* **Problem to work on**: The copy must run from the line containing "ANA CARLA MAZA" through the final line of the records, both included, exactly as written. It should contain no pictures.

* **Materials provided**:
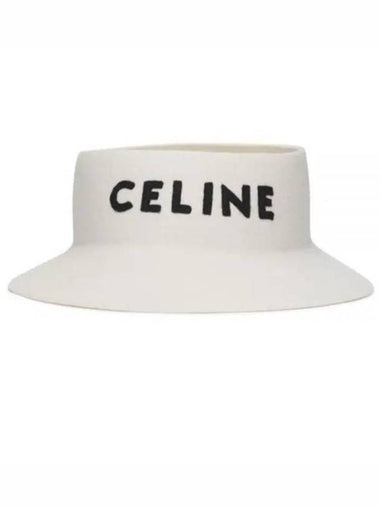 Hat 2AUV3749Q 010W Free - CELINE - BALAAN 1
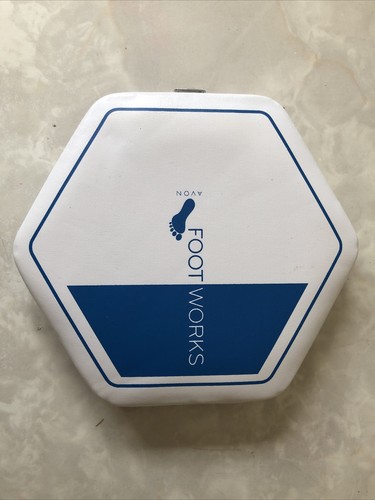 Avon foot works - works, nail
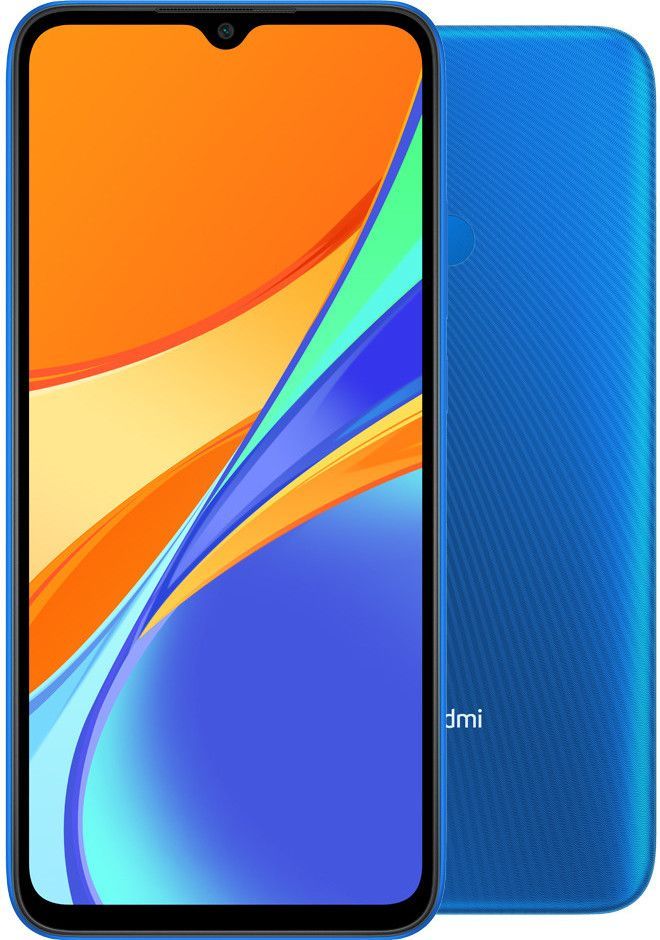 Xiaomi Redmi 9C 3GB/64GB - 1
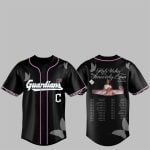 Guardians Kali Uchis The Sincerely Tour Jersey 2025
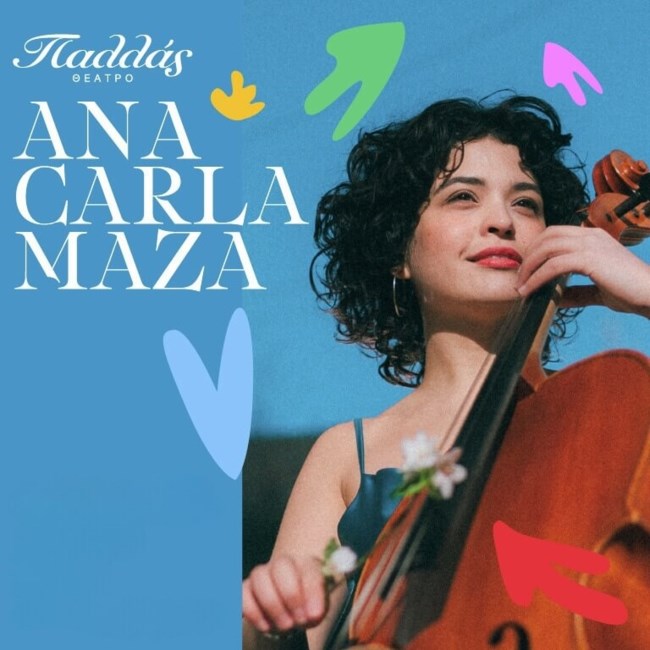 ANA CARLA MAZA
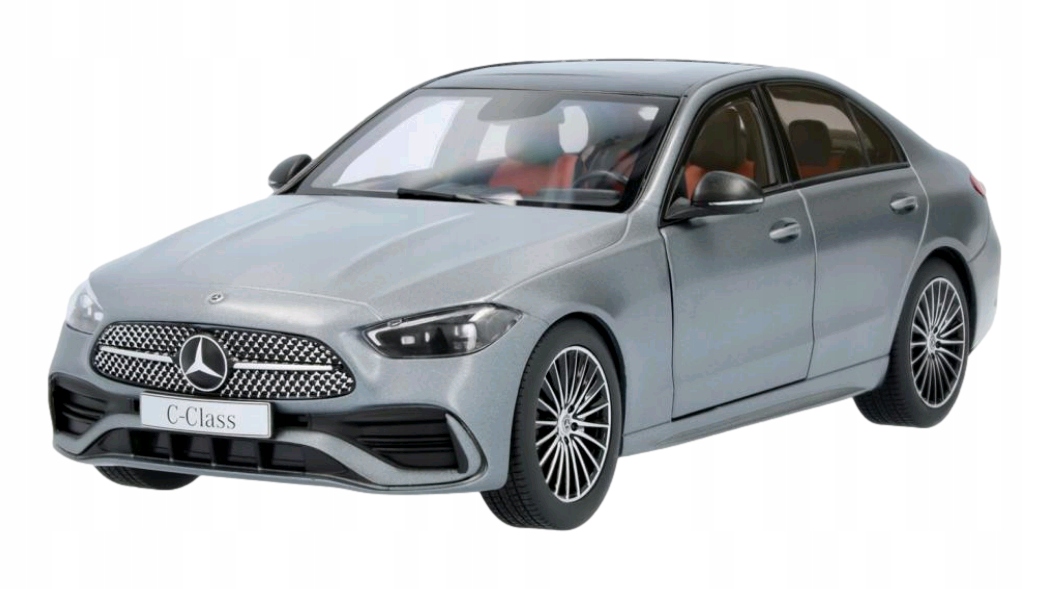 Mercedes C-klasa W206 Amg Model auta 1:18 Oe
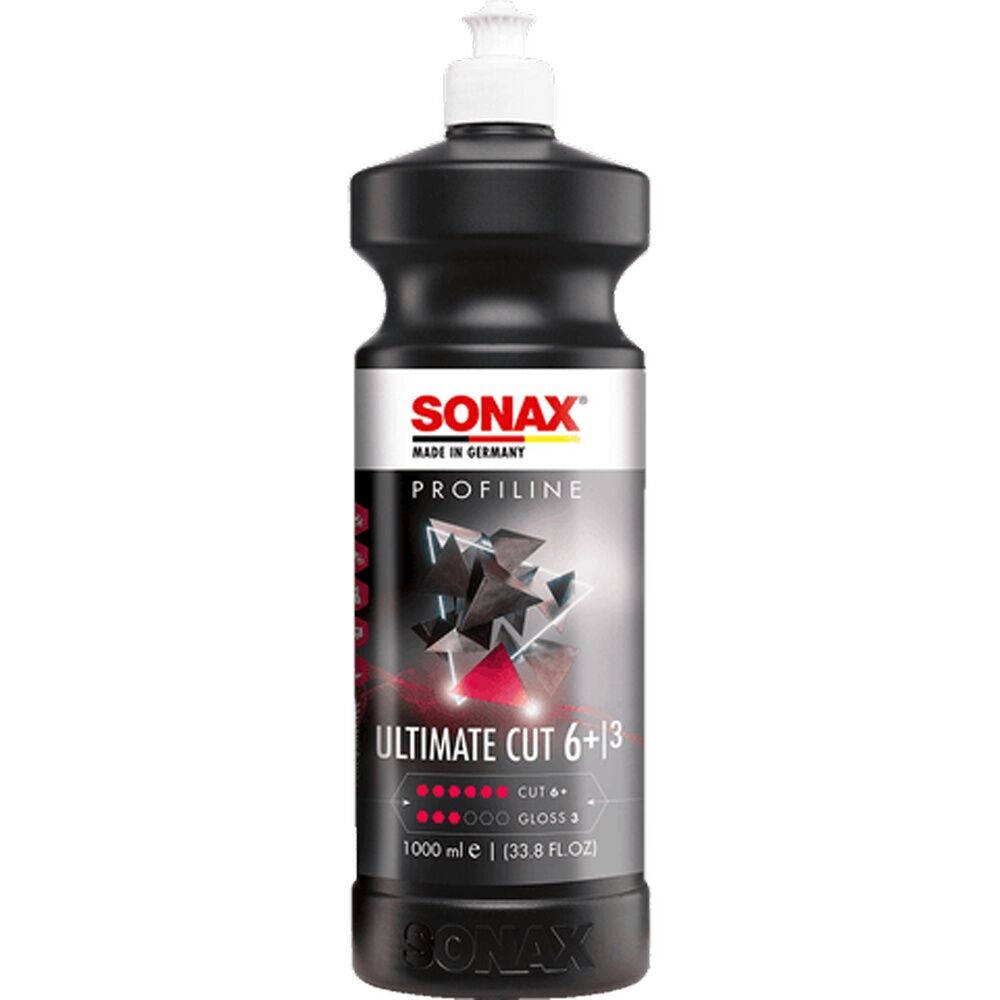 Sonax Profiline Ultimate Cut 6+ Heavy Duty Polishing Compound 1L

* **Reply**:
 ANA CARLA MAZA
 Mercedes C-klasa W206 Amg Model auta 1:18 Oe
 Sonax Profiline Ultimate Cut 6+ Heavy Duty Polishing Compound 1L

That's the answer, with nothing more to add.